I parked the stroller in an empty path and changed a wet nappy, yep we change nappies anywhere, before leaving Ginkakuji. We browsed in some of the shops along the street and I bought a paper fan and matcha Kit Kats.
Getting a bus from Ginkakuji to Kyoto
This was our first time catching a bus in Kyoto and we had no idea what we were doing. There was a bus stop marked on our map from Ginkakuji but we couldn’t find it. We searched for what number bus we needed and tried using google maps to locate the bus stop but weren’t successful. We eventually came to a bus stop that listed Kyoto Station, but the number of the bus never stopped there. A very kind lady, who must have noticed our clueless-ness, came and asked us in broken English where we wanted to go. I replied Kyoto station and she pointed at a bus stop on the other side of the road and told me the number.
How did we not notice the buses were going in the wrong direction. We crossed the road, Tim still wasn’t sure why, but I told him what the lady had said once we got there. Our bus arrived in about 10 minutes and took us to Kyoto station. We probably could have gotten a bus to the door of the Citadines, but like I said we were clueless.
Kyoto bus tip: get a bus map from the info centre at Kyoto Station.
Green tea cake
We ate the Kyo-Machiya cake I bought earlier for afternoon tea. It was nice but not exactly what I was expecting. It had layers of cake, a black bean ganache and i’m not sure what the chewy layers were. Each layer had flavours of Matcha.
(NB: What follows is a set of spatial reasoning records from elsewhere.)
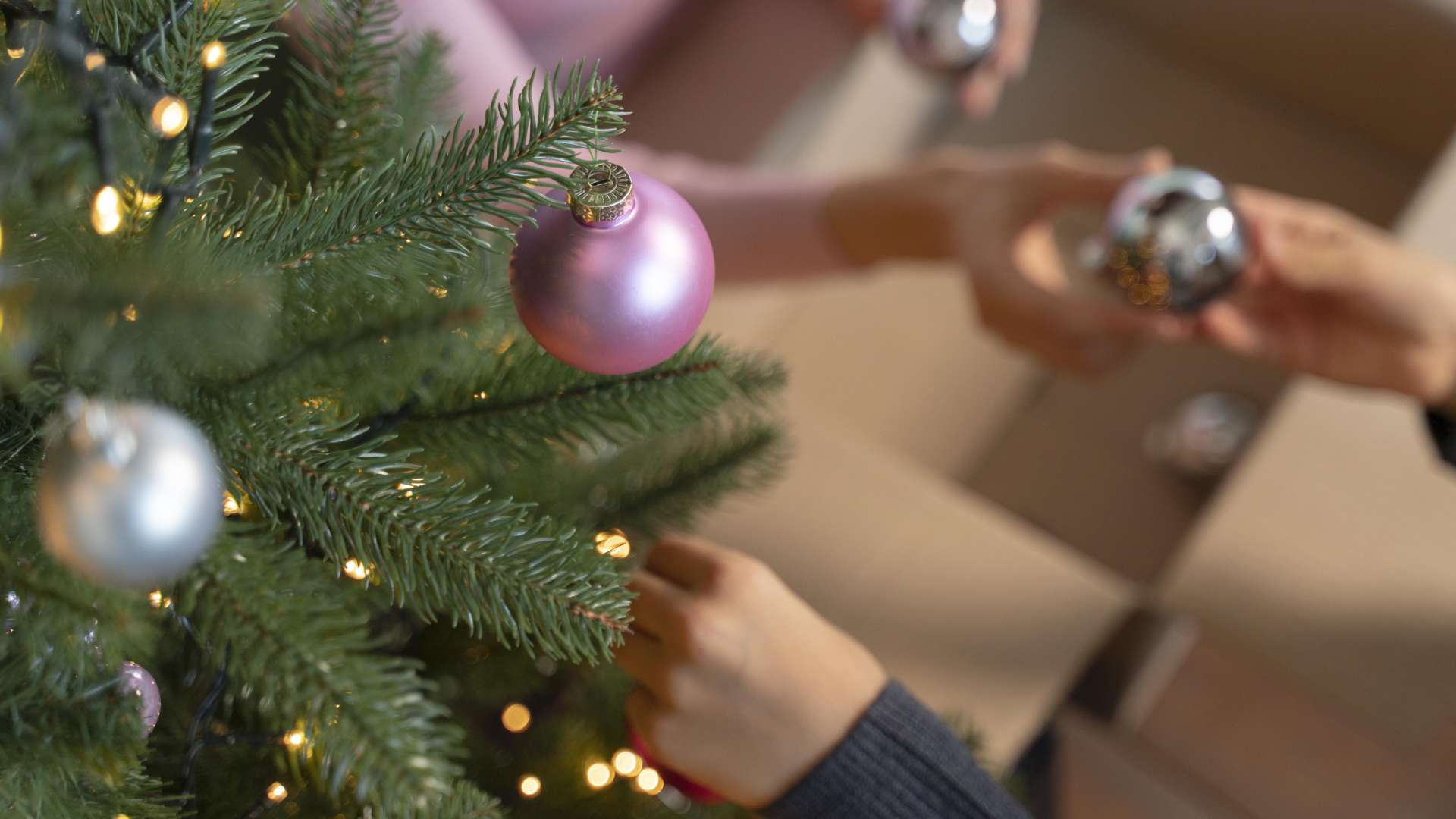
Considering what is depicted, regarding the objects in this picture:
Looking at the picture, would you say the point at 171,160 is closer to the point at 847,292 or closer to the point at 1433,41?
the point at 847,292

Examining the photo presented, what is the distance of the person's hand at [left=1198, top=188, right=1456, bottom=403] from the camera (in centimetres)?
64

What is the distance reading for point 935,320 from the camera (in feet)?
4.13

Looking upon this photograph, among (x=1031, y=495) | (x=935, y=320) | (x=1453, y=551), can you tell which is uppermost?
(x=1453, y=551)

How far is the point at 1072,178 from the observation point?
683 mm

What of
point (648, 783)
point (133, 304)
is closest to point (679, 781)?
point (648, 783)

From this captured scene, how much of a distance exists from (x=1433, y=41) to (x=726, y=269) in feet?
2.79

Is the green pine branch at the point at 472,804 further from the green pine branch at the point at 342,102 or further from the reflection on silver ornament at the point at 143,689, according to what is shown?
the green pine branch at the point at 342,102

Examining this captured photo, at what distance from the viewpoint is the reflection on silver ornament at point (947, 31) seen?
0.89 meters

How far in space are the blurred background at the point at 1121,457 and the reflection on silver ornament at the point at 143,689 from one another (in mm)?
536

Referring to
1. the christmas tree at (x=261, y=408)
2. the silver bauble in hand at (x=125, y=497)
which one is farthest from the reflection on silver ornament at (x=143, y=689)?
the silver bauble in hand at (x=125, y=497)

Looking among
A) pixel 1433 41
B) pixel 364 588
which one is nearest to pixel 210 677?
pixel 364 588

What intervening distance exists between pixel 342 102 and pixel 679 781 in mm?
335

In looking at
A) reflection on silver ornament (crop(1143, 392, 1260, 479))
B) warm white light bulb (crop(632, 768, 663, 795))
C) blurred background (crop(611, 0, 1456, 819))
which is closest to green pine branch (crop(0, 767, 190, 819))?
warm white light bulb (crop(632, 768, 663, 795))

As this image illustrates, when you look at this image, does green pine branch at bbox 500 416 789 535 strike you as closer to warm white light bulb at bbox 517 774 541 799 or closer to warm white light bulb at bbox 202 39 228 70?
warm white light bulb at bbox 517 774 541 799
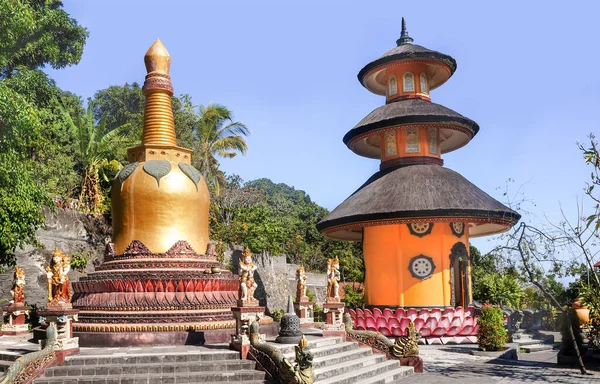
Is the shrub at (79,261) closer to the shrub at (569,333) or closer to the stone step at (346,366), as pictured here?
the stone step at (346,366)

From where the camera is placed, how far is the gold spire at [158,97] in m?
18.9

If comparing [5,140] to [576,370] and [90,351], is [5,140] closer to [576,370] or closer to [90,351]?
[90,351]

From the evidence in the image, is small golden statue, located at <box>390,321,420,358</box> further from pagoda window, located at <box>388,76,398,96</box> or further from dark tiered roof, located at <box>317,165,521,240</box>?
pagoda window, located at <box>388,76,398,96</box>

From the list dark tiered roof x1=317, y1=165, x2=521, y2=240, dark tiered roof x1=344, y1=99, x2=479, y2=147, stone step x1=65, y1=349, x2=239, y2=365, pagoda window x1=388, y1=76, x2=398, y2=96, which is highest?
pagoda window x1=388, y1=76, x2=398, y2=96

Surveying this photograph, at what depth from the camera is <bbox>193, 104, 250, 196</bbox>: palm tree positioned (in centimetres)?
3859

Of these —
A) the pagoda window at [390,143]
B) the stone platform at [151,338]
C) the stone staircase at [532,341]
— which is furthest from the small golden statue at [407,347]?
the pagoda window at [390,143]

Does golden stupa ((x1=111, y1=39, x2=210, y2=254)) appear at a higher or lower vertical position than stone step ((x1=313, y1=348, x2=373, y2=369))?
higher

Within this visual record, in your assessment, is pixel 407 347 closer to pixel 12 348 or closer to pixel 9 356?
pixel 9 356

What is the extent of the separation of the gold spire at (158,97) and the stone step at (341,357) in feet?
28.7

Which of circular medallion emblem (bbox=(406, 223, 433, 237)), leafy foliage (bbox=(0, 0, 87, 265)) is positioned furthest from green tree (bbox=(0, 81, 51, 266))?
circular medallion emblem (bbox=(406, 223, 433, 237))

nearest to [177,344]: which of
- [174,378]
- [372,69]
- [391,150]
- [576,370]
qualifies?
[174,378]

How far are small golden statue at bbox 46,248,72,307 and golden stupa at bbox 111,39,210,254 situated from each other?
3786 millimetres

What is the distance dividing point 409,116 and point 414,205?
14.2 feet

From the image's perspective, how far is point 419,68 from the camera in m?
27.1
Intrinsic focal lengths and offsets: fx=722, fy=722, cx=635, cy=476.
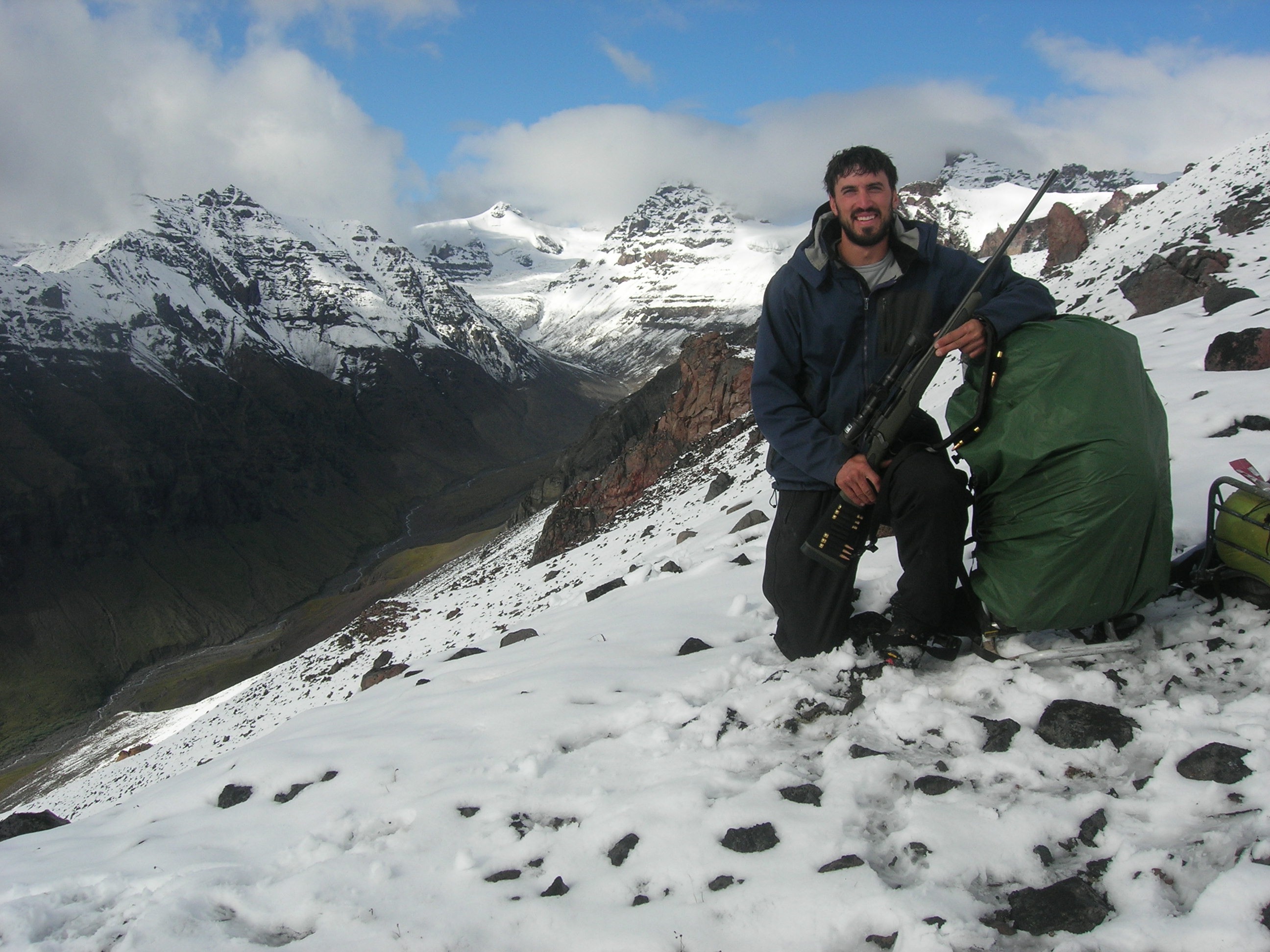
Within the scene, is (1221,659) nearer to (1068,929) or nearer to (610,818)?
(1068,929)

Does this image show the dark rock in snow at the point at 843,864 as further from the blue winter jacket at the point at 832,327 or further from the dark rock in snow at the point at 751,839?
the blue winter jacket at the point at 832,327

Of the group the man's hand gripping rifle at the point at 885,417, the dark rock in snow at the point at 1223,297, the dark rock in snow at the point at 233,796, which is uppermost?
the dark rock in snow at the point at 1223,297

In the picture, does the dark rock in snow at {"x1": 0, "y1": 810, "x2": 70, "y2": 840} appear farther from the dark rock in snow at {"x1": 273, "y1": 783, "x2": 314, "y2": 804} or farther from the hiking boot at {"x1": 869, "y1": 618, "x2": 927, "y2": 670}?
the hiking boot at {"x1": 869, "y1": 618, "x2": 927, "y2": 670}

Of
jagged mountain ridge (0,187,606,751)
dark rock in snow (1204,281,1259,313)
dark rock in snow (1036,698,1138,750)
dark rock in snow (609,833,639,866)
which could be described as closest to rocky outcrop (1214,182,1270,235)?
dark rock in snow (1204,281,1259,313)

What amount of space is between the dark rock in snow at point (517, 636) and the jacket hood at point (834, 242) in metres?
5.96

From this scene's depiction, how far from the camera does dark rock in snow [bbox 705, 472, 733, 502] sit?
24.3 m

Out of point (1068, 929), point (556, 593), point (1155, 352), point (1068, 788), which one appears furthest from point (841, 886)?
point (556, 593)

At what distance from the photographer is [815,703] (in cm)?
438

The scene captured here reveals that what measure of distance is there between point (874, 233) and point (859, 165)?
1.47ft

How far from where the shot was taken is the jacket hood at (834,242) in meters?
4.57

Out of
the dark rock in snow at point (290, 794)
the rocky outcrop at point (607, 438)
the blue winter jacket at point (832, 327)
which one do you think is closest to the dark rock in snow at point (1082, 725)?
the blue winter jacket at point (832, 327)

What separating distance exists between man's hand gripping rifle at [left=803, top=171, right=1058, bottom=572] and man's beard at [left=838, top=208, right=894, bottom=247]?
63 cm

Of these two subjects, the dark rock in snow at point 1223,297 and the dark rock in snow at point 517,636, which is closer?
the dark rock in snow at point 517,636

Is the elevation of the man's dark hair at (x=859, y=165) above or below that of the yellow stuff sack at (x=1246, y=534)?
above
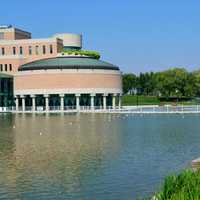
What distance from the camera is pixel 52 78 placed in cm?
11656

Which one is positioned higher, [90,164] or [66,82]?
[66,82]

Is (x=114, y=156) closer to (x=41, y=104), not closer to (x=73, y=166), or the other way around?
(x=73, y=166)

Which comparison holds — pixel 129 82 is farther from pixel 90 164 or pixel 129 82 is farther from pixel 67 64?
pixel 90 164

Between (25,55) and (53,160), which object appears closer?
(53,160)

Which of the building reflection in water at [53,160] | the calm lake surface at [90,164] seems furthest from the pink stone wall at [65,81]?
the calm lake surface at [90,164]

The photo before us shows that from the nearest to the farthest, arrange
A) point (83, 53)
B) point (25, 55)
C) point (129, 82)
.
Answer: point (25, 55)
point (83, 53)
point (129, 82)

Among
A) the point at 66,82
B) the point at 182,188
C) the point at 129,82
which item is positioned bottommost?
the point at 182,188

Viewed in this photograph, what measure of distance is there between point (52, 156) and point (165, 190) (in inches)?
790

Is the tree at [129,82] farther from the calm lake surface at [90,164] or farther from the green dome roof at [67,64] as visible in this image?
the calm lake surface at [90,164]

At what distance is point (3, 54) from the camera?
132375mm

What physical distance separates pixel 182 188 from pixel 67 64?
10520cm

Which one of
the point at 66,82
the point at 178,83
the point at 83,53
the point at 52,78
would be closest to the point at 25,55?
the point at 83,53

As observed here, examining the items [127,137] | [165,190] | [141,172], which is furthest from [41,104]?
[165,190]

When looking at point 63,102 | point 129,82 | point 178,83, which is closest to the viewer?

End to a great day in Kyoto
That night I made use of the kitchenette and cooked our dinner. We walked to a nearby Fresco and bought prawns, noodles and veggies for a stir-fry. We also got bread for toast in the morning, bananas and drinks. Fletcher talked to his grandparents on skype while I prepared our meal. We’d had a great day out, even though we weren’t thrilled with the philosopher’s path and felt our time could’ve been spent better. Fletcher had enjoyed running along the path and picking up stones, the simple things that entertain a one and a half year old. I ended the day with a matcha Kit Kat.